Он говорит: «Ты хочешь, чтобы сдулся я, сдулась вся школа, но самое ужасное, ты сам хочешь сдуться».
Провал! Моя рука делает завершающий удар по тарелке, как раз в нужный момент, давая понять, что барабанщик закончил свою партию.
«Закончили. — Говорит технический директор. — Спасибо, господа».
Ну, вот и настал мой конец. Путешествие окончено. Пора исчезать, лучше незамеченным, и, надеюсь, без оплаты. Мой ум начинает разрабатывать стратегию побега.
Не высовывайся. Разбирай барабанную установку быстро и по возможности бесшумно. Дэйв ещё в диспетчерской. Давай, поторапливайся!
Прошло ещё долгих пять минут. Барабаны уже упакованы. Я готов. Тогда я искренне пожалел, что не избрал флейту. Теперь всё это надо также бесшумно и быстро вытащить отсюда. С Франком не разговаривать. Ни на кого не смотреть. Замечательно, ещё немного, и я свободен. Денег не надо. Не останавливаться ни по какому поводу Дверь, коридор, и в нескольких ярдах — выход на свободу. Я уже почти там... О Господи, мне же нужно поставить всё это на пол, чтобы открыть дверь!
Какая-то добрая душа, как-будто для меня открыла дверь.
— Спасибо, друг. Ой, простите, господин Катц.
— А, Джон, — ответил Дэйв, валя меня с ног одним этим неожиданным приветствием.- Можно вас на пару слов?
«О Господи, только не это», — вопил мой ум.

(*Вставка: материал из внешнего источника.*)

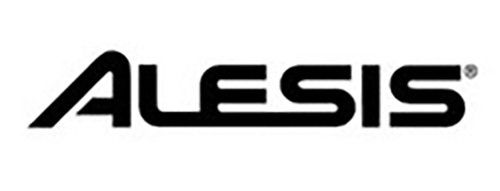 A black and white alesis logo on a white background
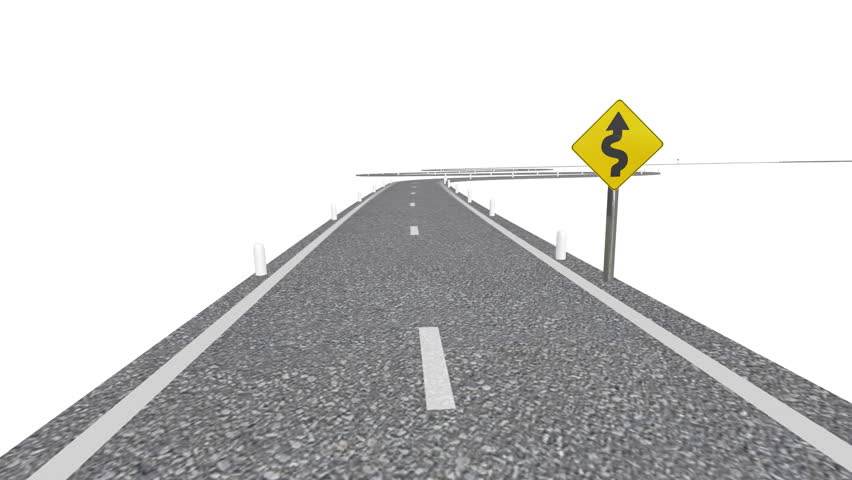 Winding Road (HD Animation). Computer rendering of a winding road with signs and posts. Includes Alpha Channel. 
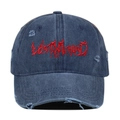 Detail of red Gothic embroidery and distressed ripped holes on blue denim baseball cap - One Size / Navy Blue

— Вот ваши деньги, — сказал он, выписывая чек.
Вот, чёрт, — подумал я, но вслух произнёс:
— Большое спасибо!
— Ваш первый выписанный мною чек, Джон.
— Да...
Он открыл для меня дверь и посмотрел мне прямо в глаза.

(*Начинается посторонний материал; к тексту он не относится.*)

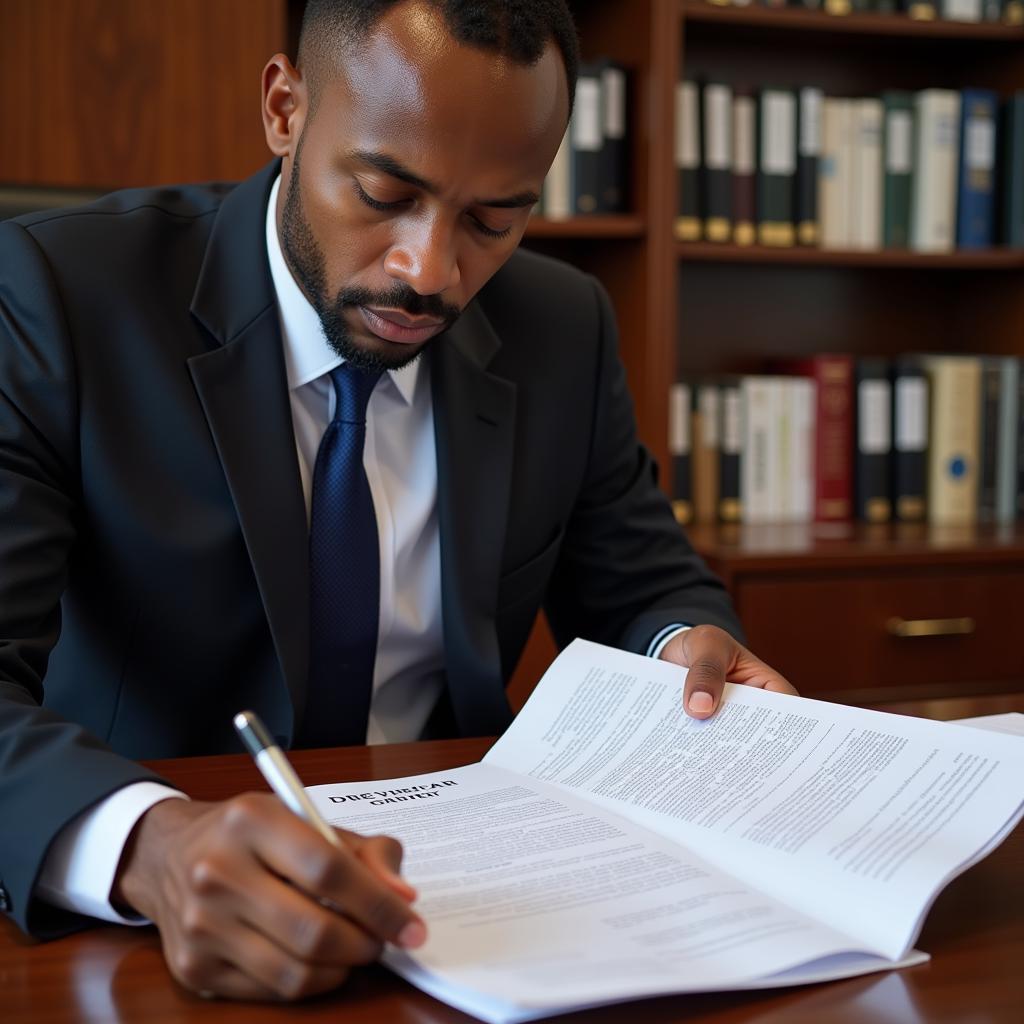 African American Lawyer Reviewing Divorce Documents in Chicago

— Да, кстати, хотелось бы сказать, я получил удовольствие.
Сделал паузу.
— С удовольствием вам это говорю.
Глубоко вздохнул.
— До свидания.
Дверь за мной закрылась.
Священный первый и последний чек господина Катца хранился в нашем серванте несколько недель. Я слишком сильно опозорился, чтобы обменять его на деньги. Всё-таки, преодолев всё рушащую моральную прямолинейность, я решил купить две новые шины для своей «Шкоды». Вот такая история.
Я ужасно не хотел давать и повода развитию тенденции к канонизму, даже, если что-то случалось не по моей вине. В тот период жизни я был неудачником, притягивающим одни несчастья. В этот период моей жизни я страдал от кармы, которая театрально вынуждала меня оригинальничать, что вконец портило дело.
Глава 4
Спустя четыре года после тех событий я жил в суровых условиях в Ист-Энде. Один мой хороший приятель предложил мне работу в «Сан Таге», в Уэппинге. Я был очень признателен за эту, так называемую работу мальчика на побегушках, так как всё ещё был музыкантом-любителем, борющимся за существование, и когда у меня появилась надёжная подруга Шерил, мне хотелось побольше зарабатывать. И как мне показалось, работа на доках предоставит мне такую возможность.
Хотя дни процветающих восточно-индийских лондонских доков вначале 1960-х ушли в прошлое, «Сан Таге» всё ещё была важной особенностью речной жизни Доклэнда, где располагался самый большой флот на Темзе. В то время «Сан Таге» была самой крупной компанией по поставкам на Темзе в Лондонский порт. К тому же, компания владела множеством таможенных складов, которые базировались у реки, где во многочисленных джутовых мешках хранились нерастаможенные товары: какао-бобы, сахар и многое другое. Первое, что мне надлежало делать, — идти вместе с ещё одним парнем и проверять после очередного сильного ливня все крыши, нет ли там щелей, и не попала ли вовнутрь вода. Если бы вода проникла в помещение и попала на какао-бобы, они бы распухли и взорвались. Был велик риск пожара. Каждый день мы рыскали по всем трём этажам, проверяя, нет ли где признаков влажности. Через несколько недель моему помощнику такая работа слегка надоела, и он предложил одному из нас оставаться на первом этаже и отдыхать на мешках с сахаром, а другому в это время проверять всё в одиночку. В следующий раз мы так и поступили. Тот, кто отдыхал в прошлый раз, должен был в следующий раз проверять верхние этажи.